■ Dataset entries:
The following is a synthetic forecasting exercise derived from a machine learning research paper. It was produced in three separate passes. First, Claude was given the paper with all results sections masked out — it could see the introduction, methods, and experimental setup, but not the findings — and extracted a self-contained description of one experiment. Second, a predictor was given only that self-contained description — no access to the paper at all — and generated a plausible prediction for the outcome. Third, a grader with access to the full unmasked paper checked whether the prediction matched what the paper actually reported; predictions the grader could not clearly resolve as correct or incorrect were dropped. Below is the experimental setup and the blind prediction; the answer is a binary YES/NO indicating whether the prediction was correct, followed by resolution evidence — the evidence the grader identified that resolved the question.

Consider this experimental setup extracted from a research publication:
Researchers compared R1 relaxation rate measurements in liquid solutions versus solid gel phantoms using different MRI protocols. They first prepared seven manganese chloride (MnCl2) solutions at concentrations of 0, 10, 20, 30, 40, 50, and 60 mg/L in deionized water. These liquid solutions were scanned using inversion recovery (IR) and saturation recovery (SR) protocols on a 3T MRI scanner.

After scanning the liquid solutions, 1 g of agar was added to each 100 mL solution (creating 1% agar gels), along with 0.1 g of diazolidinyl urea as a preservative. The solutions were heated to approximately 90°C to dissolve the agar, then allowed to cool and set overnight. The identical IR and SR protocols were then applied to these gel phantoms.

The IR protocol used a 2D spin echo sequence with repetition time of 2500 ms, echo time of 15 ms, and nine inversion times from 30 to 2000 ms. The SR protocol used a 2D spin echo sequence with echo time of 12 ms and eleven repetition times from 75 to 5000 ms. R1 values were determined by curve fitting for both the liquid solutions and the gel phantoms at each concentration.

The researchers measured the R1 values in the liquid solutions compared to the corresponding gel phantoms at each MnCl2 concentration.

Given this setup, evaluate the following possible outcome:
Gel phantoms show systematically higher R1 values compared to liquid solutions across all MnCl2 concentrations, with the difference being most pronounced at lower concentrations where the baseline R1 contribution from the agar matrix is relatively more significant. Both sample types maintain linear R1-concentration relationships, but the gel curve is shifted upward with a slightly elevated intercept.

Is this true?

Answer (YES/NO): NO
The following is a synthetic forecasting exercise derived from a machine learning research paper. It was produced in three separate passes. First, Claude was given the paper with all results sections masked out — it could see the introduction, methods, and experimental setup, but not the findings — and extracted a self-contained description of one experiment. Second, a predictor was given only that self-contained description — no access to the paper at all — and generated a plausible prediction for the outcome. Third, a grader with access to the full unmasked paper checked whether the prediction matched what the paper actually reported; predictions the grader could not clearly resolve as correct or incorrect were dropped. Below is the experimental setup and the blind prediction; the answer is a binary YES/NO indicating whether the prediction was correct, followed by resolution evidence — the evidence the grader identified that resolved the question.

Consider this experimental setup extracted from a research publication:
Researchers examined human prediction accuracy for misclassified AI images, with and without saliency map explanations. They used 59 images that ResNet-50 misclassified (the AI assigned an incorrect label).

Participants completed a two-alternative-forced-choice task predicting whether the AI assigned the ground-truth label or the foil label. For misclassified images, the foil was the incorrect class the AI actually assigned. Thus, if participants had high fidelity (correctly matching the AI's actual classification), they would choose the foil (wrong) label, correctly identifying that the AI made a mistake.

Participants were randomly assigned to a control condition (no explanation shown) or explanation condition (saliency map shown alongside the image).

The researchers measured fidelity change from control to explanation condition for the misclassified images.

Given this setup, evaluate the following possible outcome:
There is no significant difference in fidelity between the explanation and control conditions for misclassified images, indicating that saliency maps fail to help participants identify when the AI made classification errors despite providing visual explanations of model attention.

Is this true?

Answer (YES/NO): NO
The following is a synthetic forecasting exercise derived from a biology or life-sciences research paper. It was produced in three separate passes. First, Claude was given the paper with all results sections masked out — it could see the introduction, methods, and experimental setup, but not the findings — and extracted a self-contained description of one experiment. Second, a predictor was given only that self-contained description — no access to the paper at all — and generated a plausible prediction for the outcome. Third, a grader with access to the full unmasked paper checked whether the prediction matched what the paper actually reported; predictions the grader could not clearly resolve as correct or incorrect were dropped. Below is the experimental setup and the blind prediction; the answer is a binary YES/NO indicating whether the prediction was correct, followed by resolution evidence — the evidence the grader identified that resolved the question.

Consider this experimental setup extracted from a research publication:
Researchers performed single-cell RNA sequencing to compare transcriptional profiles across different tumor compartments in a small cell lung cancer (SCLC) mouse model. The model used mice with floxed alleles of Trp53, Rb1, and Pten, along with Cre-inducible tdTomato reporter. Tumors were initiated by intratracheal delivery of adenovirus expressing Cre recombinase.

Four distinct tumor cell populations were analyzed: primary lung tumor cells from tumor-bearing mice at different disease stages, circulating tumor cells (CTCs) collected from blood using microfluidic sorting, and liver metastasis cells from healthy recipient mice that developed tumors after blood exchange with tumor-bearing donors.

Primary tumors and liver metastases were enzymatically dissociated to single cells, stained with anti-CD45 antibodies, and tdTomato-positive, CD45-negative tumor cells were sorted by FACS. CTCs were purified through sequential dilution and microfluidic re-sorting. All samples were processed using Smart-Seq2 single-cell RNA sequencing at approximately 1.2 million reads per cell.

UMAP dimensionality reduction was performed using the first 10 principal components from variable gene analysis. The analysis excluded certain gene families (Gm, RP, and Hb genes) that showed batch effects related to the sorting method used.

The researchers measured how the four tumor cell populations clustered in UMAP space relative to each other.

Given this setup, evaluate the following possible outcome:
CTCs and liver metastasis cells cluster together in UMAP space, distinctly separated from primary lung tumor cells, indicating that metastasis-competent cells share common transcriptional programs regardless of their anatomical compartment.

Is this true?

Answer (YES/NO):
--
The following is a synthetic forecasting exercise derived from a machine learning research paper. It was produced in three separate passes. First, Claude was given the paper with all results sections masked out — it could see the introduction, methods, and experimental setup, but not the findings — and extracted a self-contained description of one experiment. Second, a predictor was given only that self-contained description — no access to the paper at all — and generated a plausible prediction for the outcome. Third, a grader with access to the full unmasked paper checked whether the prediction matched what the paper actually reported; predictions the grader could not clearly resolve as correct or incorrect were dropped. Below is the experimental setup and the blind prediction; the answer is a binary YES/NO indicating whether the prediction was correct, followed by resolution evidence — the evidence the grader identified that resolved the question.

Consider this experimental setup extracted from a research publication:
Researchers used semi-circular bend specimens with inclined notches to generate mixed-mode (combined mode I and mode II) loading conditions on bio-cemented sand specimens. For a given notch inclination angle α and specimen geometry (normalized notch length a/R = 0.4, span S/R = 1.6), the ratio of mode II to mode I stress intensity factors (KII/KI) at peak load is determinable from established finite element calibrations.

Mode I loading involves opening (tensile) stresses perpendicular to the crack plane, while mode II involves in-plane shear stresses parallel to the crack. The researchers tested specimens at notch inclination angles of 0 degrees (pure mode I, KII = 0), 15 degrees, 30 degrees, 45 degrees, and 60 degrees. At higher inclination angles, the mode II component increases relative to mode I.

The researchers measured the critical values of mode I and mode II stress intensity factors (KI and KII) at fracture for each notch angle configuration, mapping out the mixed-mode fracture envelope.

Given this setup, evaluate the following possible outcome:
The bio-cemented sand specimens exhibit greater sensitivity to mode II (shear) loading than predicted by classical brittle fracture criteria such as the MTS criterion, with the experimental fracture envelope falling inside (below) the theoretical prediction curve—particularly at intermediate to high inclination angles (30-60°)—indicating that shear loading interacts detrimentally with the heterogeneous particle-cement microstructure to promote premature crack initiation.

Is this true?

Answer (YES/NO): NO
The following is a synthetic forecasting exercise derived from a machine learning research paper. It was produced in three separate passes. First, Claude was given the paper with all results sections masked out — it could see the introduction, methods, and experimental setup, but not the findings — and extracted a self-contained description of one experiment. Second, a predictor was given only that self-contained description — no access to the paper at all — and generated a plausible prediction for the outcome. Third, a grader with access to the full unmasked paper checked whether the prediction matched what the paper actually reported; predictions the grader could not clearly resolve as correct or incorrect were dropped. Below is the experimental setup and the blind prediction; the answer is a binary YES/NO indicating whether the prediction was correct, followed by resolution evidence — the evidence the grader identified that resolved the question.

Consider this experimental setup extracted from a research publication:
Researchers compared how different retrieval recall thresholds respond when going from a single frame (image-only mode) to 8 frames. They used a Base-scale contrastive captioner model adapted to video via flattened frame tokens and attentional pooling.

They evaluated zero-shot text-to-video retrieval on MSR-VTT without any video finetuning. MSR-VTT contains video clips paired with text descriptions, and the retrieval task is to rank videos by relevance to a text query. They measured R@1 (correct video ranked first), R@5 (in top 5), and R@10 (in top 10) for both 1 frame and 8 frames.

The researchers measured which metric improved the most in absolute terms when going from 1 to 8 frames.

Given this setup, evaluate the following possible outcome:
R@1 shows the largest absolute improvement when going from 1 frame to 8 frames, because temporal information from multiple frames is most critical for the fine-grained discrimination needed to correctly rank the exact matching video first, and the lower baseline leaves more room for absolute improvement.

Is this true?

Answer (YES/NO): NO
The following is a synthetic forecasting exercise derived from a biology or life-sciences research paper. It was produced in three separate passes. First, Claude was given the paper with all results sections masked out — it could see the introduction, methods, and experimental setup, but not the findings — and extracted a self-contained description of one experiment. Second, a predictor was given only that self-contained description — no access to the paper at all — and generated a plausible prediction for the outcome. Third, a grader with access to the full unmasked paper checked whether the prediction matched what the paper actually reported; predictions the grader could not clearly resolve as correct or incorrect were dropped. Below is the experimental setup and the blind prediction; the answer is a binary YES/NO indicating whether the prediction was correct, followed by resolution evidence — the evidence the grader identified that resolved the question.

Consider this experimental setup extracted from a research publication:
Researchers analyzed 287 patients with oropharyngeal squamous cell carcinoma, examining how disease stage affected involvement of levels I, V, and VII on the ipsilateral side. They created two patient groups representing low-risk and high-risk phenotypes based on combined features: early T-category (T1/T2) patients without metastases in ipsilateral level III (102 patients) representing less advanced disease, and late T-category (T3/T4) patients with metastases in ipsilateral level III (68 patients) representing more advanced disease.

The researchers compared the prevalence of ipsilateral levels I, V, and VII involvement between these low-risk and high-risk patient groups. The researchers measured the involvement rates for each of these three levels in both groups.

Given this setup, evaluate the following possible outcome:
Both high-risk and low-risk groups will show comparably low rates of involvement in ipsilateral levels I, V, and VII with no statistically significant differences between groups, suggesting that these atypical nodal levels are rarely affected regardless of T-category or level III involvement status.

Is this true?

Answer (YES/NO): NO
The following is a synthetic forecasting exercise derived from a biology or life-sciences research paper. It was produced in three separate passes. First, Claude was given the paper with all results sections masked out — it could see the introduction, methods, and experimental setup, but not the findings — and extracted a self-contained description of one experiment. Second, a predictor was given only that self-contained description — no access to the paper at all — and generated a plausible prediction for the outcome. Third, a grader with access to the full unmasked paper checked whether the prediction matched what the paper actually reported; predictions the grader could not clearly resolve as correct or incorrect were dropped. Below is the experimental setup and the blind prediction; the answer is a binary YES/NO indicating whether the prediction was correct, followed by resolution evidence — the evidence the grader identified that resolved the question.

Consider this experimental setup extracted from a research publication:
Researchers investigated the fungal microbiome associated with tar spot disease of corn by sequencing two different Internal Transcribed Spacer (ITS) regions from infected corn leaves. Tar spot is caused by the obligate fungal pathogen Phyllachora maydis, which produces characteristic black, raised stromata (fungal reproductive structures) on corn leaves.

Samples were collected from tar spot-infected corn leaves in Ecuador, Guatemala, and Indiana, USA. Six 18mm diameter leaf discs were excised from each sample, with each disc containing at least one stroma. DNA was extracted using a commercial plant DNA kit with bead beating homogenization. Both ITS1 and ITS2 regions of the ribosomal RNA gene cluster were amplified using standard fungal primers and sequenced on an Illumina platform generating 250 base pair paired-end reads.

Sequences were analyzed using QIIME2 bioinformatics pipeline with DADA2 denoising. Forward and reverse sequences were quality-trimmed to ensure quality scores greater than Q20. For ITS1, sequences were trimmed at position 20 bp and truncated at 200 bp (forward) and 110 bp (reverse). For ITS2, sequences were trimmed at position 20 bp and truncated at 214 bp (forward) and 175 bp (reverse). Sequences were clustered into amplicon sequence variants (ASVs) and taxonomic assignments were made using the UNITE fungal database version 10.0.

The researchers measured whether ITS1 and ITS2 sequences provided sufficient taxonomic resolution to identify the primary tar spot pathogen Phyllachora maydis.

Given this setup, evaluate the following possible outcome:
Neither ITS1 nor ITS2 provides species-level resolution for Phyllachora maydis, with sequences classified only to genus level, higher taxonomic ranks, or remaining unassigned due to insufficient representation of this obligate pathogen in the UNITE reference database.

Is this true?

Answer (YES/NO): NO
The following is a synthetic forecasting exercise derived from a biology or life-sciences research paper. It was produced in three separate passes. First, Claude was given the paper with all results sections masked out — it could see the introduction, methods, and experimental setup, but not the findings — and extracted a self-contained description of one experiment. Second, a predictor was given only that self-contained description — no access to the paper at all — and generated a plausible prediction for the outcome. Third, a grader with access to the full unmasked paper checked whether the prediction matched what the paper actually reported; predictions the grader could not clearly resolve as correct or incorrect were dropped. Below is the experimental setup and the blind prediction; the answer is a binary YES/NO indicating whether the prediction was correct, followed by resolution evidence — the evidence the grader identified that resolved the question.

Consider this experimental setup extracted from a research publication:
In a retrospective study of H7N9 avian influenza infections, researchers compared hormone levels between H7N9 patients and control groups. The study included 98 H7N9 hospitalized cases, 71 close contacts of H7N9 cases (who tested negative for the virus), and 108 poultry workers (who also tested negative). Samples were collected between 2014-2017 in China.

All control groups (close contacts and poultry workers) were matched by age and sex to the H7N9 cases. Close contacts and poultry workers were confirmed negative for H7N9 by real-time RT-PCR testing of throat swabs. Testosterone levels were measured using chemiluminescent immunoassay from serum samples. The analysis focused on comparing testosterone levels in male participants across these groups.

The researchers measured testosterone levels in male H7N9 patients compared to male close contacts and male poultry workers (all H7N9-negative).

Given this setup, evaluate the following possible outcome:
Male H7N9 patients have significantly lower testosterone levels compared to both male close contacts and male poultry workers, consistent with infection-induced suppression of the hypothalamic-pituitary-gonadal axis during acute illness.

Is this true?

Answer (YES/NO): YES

■ INSTRUCTIONS TO FOLLOW:
Working through the entries line by line, count those containing "sequences" and report only the number.

■ TASK RESPONSE:
3